Alli turned on him, her cheeks aflame. “What the hell does that mean?”
He held up the bag. “This bottle contains traces of Rohypnol. Roofies in common street parlance, the date-rape drug. It was found under your bed.”
“What?”
“You deny it’s yours?”
“Of course I deny it.”
“So it’s your claim that you didn’t drug your roommate?”
“What the what? Why on earth would I?”
“Please keep your voices down,” Commander Fellows interrupted.
“Ms. Carson,” the detective said in a steely voice, “I must insist you come with us now.”
She looked around. “Just let me find my cell phone.”
“The academy is in lockdown. You know the rules.” The commander gestured to the doorway. “This way, Ms. Carson.”
She knew better than to argue further with Fellows. He ran Fearington like an Army boot camp, and talking back would only get her into deeper trouble. Fearington was one of only a couple of elite academies that fed the government secret services. Like its brethren in other regions of the country, Fearington was a closely guarded secret. Its cadets were the cream of the crop, exhaustively vetted and tested before being chosen to fill its ranks. The courses were rigorous, both physically and intellectually. It had taken all of Jack’s skills to get Alli accepted into the examination phase; following Jack’s intensive tutelage, she had done the rest. But from the very first day, she had been acutely aware of the fact that she didn’t fit the traditional Fearington mold.
As she was marched down the hallway and out onto the grounds, she wondered dazedly why she was in trouble. Her legs were shaking and the core of her felt cold. Nevertheless, she had no choice but to take her first step into the nightmare.
* * *
“GENTLEMEN, WHAT a surprise finding you here.”
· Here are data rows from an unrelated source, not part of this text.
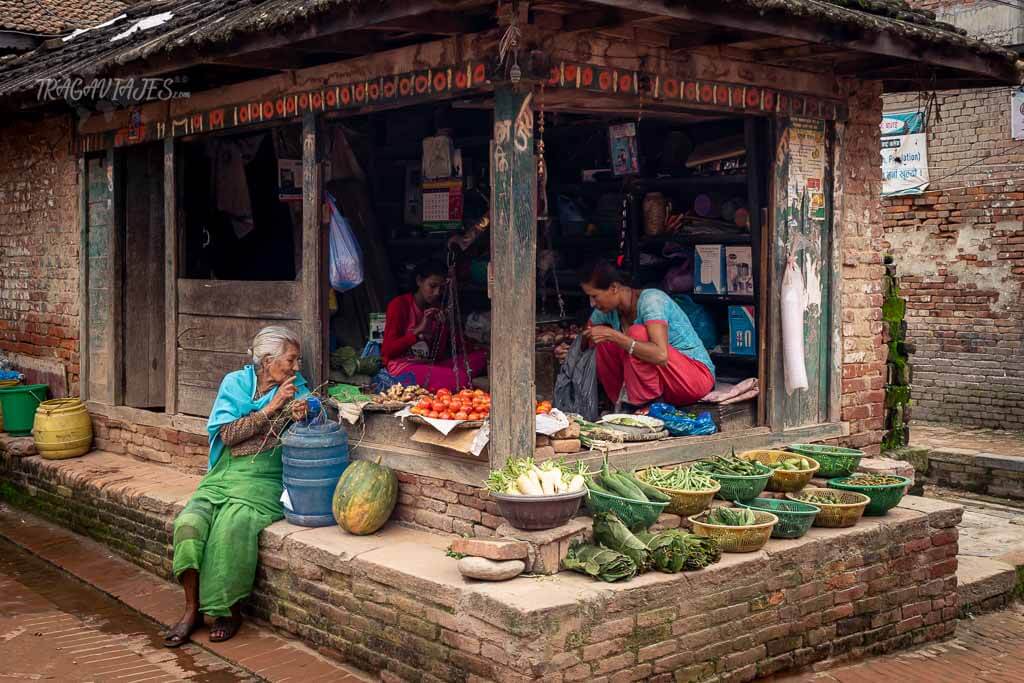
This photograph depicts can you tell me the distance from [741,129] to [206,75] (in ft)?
13.4

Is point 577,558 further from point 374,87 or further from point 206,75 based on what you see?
point 206,75

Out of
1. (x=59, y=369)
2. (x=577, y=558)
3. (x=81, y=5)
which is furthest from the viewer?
(x=81, y=5)

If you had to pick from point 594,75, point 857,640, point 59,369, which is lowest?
point 857,640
This was how Henry Holt Carson, oldest brother of the late president, announced himself as he walked through the door into his sister-in-law’s room. Immensely wealthy and influential, he wore a silk-and-cashmere made-to-measure suit that Jack estimated must have cost at least five thousand dollars. On his feet were John Lobb shoes, mirror-shined, but not, Jack was certain, by Carson himself. His cold blue eyes, huge as an owl’s, studied them both, but failed, Jack noted, to even glance at Lyn’s corpse. But then, she was dead, Jack thought, and of no use to him.
“Interlopers to the end, I see.” His lopsided smile failed to blunt the barb of his remark.
He was in every way his brother’s polar opposite. A hard-nosed businessman, he distrusted and detested politicians, especially the ones he couldn’t buy off. He owned mining interests in the Midwest, for which he was forever buying pollution credits so he could continue pulling ore out of the ground and refining it. More recently, he had bought up a number of regional banks at bargain basement prices, merging them into one, InterPublic Bancorp. He had been married and divorced four times that Jack knew of. He had children, but, according to Edward, could neither remember their names nor what they looked like. He was an empire builder through and through. But, somehow, possibly because of his affection for all things familial, Edward had forgiven his brother his peccadillos and loved him as one ought to love a brother. It was anyone’s guess how the elder Carson felt about Edward. A rock might reveal more of its personal nature.